Upgrade base image for private runners to COS 93 LTS
Production Change
Change Summary
We're currently using Google Container Optimized OS 85 LTS. Support for it will be ended in December.
As per https://gitlab.com/gitlab-com/gl-infra/infrastructure/-/issues/13905, we're going to migrate to the newest long term support version - 93 LTS - which will be supported to October 2023, so gives us almost next two years of support.
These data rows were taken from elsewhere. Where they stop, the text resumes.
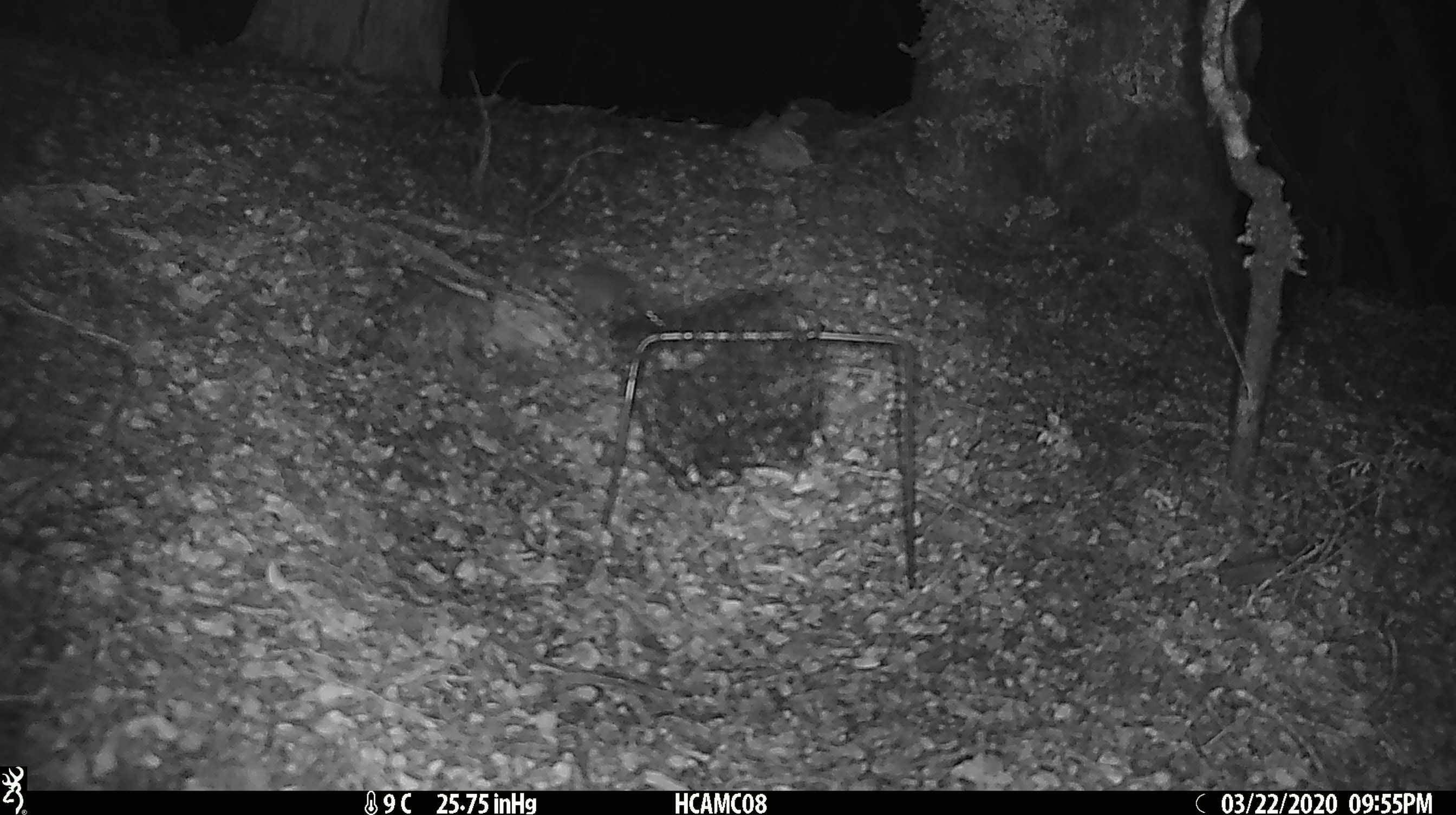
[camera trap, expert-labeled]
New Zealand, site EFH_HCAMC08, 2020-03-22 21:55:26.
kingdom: Animalia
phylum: Chordata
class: Mammalia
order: Rodentia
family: Muridae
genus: Mus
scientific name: Mus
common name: mouse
Mouse (Mus).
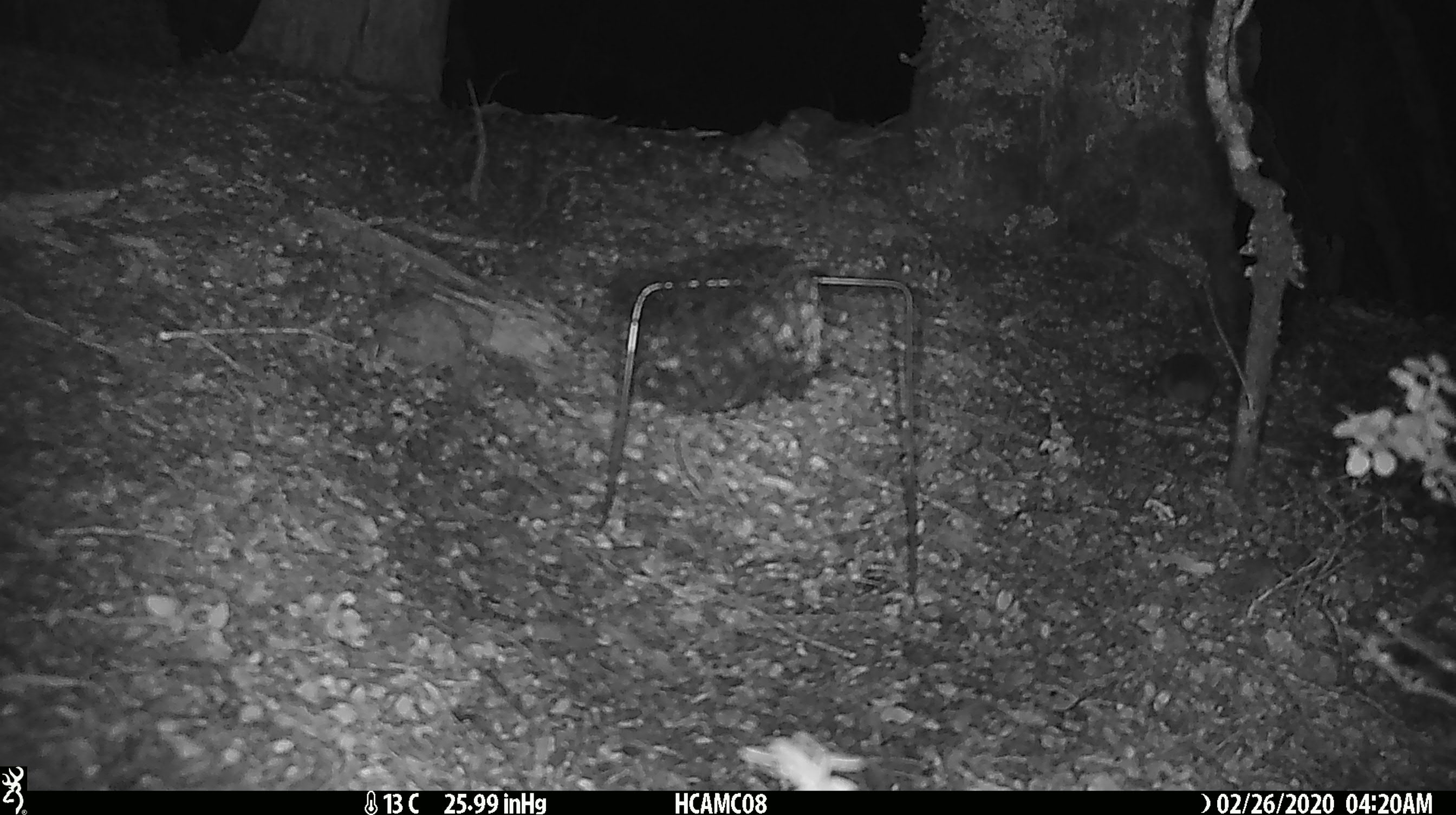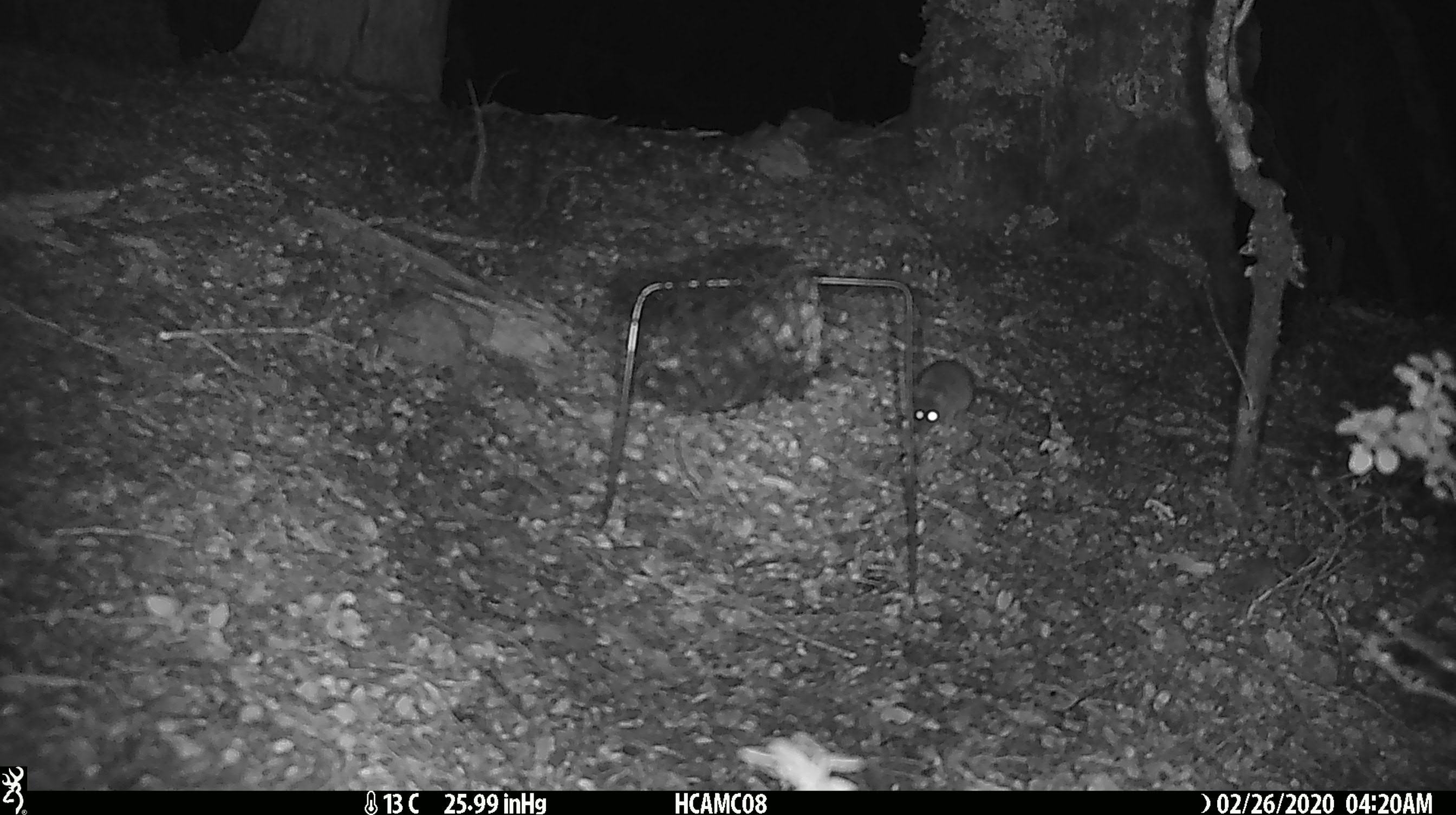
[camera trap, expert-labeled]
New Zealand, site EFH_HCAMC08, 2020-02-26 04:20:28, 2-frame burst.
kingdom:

As the first step, we will upgrade the private
shard of our ServiceCI Runners fleet. In case of problems it would affect only us. Further steps will be handled in another change management issue.
The upgrade for private
will be done by merging the merge request that updates the version of COS and builds a new beta
version of our base VM image. As our private
runners are configured to use this base image, it will automatically start using the new image at the moment when it will be built and published.
Change Details
- Services Impacted - ServiceCI Runners
- Change Technician - @tmaczukin
- Change Reviewer - @akohlbecker
- Time tracking - 65 min
- Downtime Component - No downtime expected
Detailed steps for the change
Pre-Change Steps - steps to be completed before execution of the change
Estimated Time to Complete (mins) - 1 min
-
Set label changein-progress on this issue
Change Steps - steps to take to execute the change
Estimated Time to Complete (mins) - 30 min
-
Merge https://dev.gitlab.org/cookbooks/packer-runner-machines/-/merge_requests/46 -
Wait for the image to be built and published
Post-Change Steps - steps to take to verify the change
Estimated Time to Complete (mins) - 4 min
-
Wait for a new ephemeral runner to be created using the new image -
SSH to the ephemeral runner and check if all needed services are working -
Confirm that we don't see any unexpected errors counted on the dashboards nor in the logs
Rollback
Rollback steps - steps to be taken in the event of a need to rollback this change
Estimated Time to Complete (mins) - 30 min
Monitoring
Key metrics to observe
- Metric:
- Location: CI Runners Incident Support: autoscaling
- What changes to this metric should prompt a rollback:
- Suspicious graphs of the autoscaling panels
- Metric:
- Location: CI Runners Incident Support: runner manager
- What changes to this metric should prompt a rollback:
- Elevated number of detected job failures
- Suspicious graph of system resources
Summary of infrastructure changes
-
Does this change introduce new compute instances? -
Does this change re-size any existing compute instances? -
Does this change introduce any additional usage of tooling like Elastic Search, CDNs, Cloudflare, etc?
Changes checklist
-
This issue has a criticality label (e.g. C1, C2, C3, C4) and a change-type label (e.g. changeunscheduled, changescheduled) based on the Change Management Criticalities. -
This issue has the change technician as the assignee. -
Pre-Change, Change, Post-Change, and Rollback steps and have been filled out and reviewed. -
This Change Issue is linked to the appropriate Issue and/or Epic -
Necessary approvals have been completed based on the Change Management Workflow. -
Change has been tested in staging and results noted in a comment on this issue. -
A dry-run has been conducted and results noted in a comment on this issue. -
SRE on-call has been informed prior to change being rolled out. (In #production channel, mention @sre-oncall
and this issue and await their acknowledgement.) -
Release managers have been informed (If needed! Cases include DB change) prior to change being rolled out. (In #production channel, mention @release-managers
and this issue and await their acknowledgment.) -
There are currently no active incidents.